▸ **Exercise instructions**
Reproduce each of the following lines word for word, without any alteration.

## START Material for this task

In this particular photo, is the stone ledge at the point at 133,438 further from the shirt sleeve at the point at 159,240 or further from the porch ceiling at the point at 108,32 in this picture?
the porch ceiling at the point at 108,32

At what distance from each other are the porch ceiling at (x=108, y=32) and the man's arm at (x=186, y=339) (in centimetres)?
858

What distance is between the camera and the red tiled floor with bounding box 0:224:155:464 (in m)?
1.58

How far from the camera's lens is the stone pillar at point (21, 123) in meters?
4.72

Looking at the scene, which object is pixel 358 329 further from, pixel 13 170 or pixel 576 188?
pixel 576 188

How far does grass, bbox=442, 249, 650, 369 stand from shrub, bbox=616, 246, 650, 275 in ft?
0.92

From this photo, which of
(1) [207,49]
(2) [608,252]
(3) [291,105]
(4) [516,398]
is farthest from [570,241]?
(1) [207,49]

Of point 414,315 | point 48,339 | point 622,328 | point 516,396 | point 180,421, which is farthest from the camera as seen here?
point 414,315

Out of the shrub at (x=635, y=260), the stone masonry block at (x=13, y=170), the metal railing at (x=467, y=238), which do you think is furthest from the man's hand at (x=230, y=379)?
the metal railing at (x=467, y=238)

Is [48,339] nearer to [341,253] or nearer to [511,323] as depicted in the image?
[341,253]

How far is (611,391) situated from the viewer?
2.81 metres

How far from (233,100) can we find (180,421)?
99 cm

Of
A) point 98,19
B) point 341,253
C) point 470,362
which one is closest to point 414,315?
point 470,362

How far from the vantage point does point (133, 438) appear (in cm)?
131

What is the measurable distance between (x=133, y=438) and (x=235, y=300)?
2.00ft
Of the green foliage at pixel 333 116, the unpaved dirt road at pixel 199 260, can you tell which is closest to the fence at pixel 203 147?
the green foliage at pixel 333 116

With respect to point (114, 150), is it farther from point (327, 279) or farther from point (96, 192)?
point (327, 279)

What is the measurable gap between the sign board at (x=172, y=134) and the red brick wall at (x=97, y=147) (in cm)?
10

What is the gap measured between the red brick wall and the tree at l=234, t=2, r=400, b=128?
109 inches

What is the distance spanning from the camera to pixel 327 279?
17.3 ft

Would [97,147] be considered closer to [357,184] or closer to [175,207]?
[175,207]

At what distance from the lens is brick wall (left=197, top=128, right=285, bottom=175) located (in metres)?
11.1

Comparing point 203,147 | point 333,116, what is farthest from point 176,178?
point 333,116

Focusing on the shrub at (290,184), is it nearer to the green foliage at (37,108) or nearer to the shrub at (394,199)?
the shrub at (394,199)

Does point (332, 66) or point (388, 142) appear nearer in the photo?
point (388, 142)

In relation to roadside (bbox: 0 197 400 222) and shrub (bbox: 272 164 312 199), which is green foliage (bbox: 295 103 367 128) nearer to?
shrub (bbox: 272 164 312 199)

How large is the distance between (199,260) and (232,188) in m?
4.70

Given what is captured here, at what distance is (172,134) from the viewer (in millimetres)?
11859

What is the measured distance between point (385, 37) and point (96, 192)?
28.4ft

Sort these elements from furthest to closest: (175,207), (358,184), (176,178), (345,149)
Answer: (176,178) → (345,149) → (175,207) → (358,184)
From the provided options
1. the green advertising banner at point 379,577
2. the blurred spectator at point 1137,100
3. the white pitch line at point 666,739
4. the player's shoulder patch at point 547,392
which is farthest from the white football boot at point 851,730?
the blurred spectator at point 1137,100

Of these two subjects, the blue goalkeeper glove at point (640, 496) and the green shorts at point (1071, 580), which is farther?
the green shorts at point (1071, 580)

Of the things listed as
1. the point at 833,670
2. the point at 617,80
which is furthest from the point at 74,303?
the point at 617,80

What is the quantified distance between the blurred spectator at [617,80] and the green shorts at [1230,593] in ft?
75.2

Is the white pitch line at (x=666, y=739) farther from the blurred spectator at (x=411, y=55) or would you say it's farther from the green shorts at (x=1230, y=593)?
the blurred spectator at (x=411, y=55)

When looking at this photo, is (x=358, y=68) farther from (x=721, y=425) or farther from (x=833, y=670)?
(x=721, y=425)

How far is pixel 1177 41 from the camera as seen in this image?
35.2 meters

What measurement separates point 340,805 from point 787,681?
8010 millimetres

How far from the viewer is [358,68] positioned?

## END Material for this task

▸ **Output of the task**
In this particular photo, is the stone ledge at the point at 133,438 further from the shirt sleeve at the point at 159,240 or further from the porch ceiling at the point at 108,32 in this picture?
the porch ceiling at the point at 108,32

At what distance from each other are the porch ceiling at (x=108, y=32) and the man's arm at (x=186, y=339) (in centimetres)?
858

What distance is between the camera and the red tiled floor with bounding box 0:224:155:464 (in m)?
1.58

How far from the camera's lens is the stone pillar at point (21, 123) in meters?
4.72

Looking at the scene, which object is pixel 358 329 further from, pixel 13 170 or pixel 576 188?
pixel 576 188

How far does grass, bbox=442, 249, 650, 369 stand from shrub, bbox=616, 246, 650, 275 in ft?
0.92

From this photo, which of
(1) [207,49]
(2) [608,252]
(3) [291,105]
(4) [516,398]
is farthest from [570,241]?
(1) [207,49]

Of point 414,315 | point 48,339 | point 622,328 | point 516,396 | point 180,421, which is farthest from the camera as seen here?
point 414,315

Out of the shrub at (x=635, y=260), the stone masonry block at (x=13, y=170), the metal railing at (x=467, y=238), which do you think is furthest from the man's hand at (x=230, y=379)?
the metal railing at (x=467, y=238)

Is [48,339] nearer to [341,253] or nearer to [511,323] as depicted in the image?
[341,253]

How far is (611,391) situated from the viewer?
2.81 metres

How far from (233,100) can we find (180,421)?
99 cm

Of
A) point 98,19
B) point 341,253
C) point 470,362
which one is closest to point 414,315?
point 470,362

How far from the vantage point does point (133, 438) appear (in cm)?
131

What is the measurable distance between (x=133, y=438) and (x=235, y=300)?
2.00ft
Of the green foliage at pixel 333 116, the unpaved dirt road at pixel 199 260, can you tell which is closest to the fence at pixel 203 147?
the green foliage at pixel 333 116

With respect to point (114, 150), is it farther from point (327, 279) or farther from point (96, 192)?
point (327, 279)

What is the measurable gap between the sign board at (x=172, y=134) and the red brick wall at (x=97, y=147) (in cm)?
10

What is the gap measured between the red brick wall and the tree at l=234, t=2, r=400, b=128?
109 inches

What is the distance spanning from the camera to pixel 327 279?
17.3 ft

Would [97,147] be considered closer to [357,184] or closer to [175,207]?
[175,207]

At what distance from the lens is brick wall (left=197, top=128, right=285, bottom=175) located (in metres)?
11.1

Comparing point 203,147 | point 333,116, what is farthest from point 176,178?
point 333,116

Focusing on the shrub at (290,184), is it nearer to the green foliage at (37,108) or nearer to the shrub at (394,199)?
the shrub at (394,199)

Does point (332, 66) or point (388, 142) appear nearer in the photo?
point (388, 142)

In relation to roadside (bbox: 0 197 400 222) and shrub (bbox: 272 164 312 199), which is green foliage (bbox: 295 103 367 128) nearer to?
shrub (bbox: 272 164 312 199)

How large is the distance between (199,260) and (232,188) in m?
4.70

Given what is captured here, at what distance is (172,134) from the viewer (in millimetres)?
11859

What is the measured distance between point (385, 37) and point (96, 192)?
28.4ft

Sort these elements from furthest to closest: (175,207), (358,184), (176,178), (345,149)
Answer: (176,178) → (345,149) → (175,207) → (358,184)
From the provided options
1. the green advertising banner at point 379,577
2. the blurred spectator at point 1137,100
3. the white pitch line at point 666,739
4. the player's shoulder patch at point 547,392
which is farthest from the white football boot at point 851,730?
the blurred spectator at point 1137,100

Of these two subjects, the blue goalkeeper glove at point (640, 496) and the green shorts at point (1071, 580), which is farther?
the green shorts at point (1071, 580)

Of the things listed as
1. the point at 833,670
2. the point at 617,80
which is furthest from the point at 74,303?
the point at 617,80

What is the quantified distance between the blurred spectator at [617,80] and the green shorts at [1230,593] in ft?
75.2

Is the white pitch line at (x=666, y=739) farther from the blurred spectator at (x=411, y=55) or would you say it's farther from the green shorts at (x=1230, y=593)?
the blurred spectator at (x=411, y=55)

When looking at this photo, is (x=358, y=68) farther from (x=721, y=425) or farther from (x=833, y=670)?
(x=721, y=425)

How far is pixel 1177 41 from the camera as seen in this image?
35.2 meters

What measurement separates point 340,805 from point 787,681?
8010 millimetres

How far from the viewer is [358,68] positioned?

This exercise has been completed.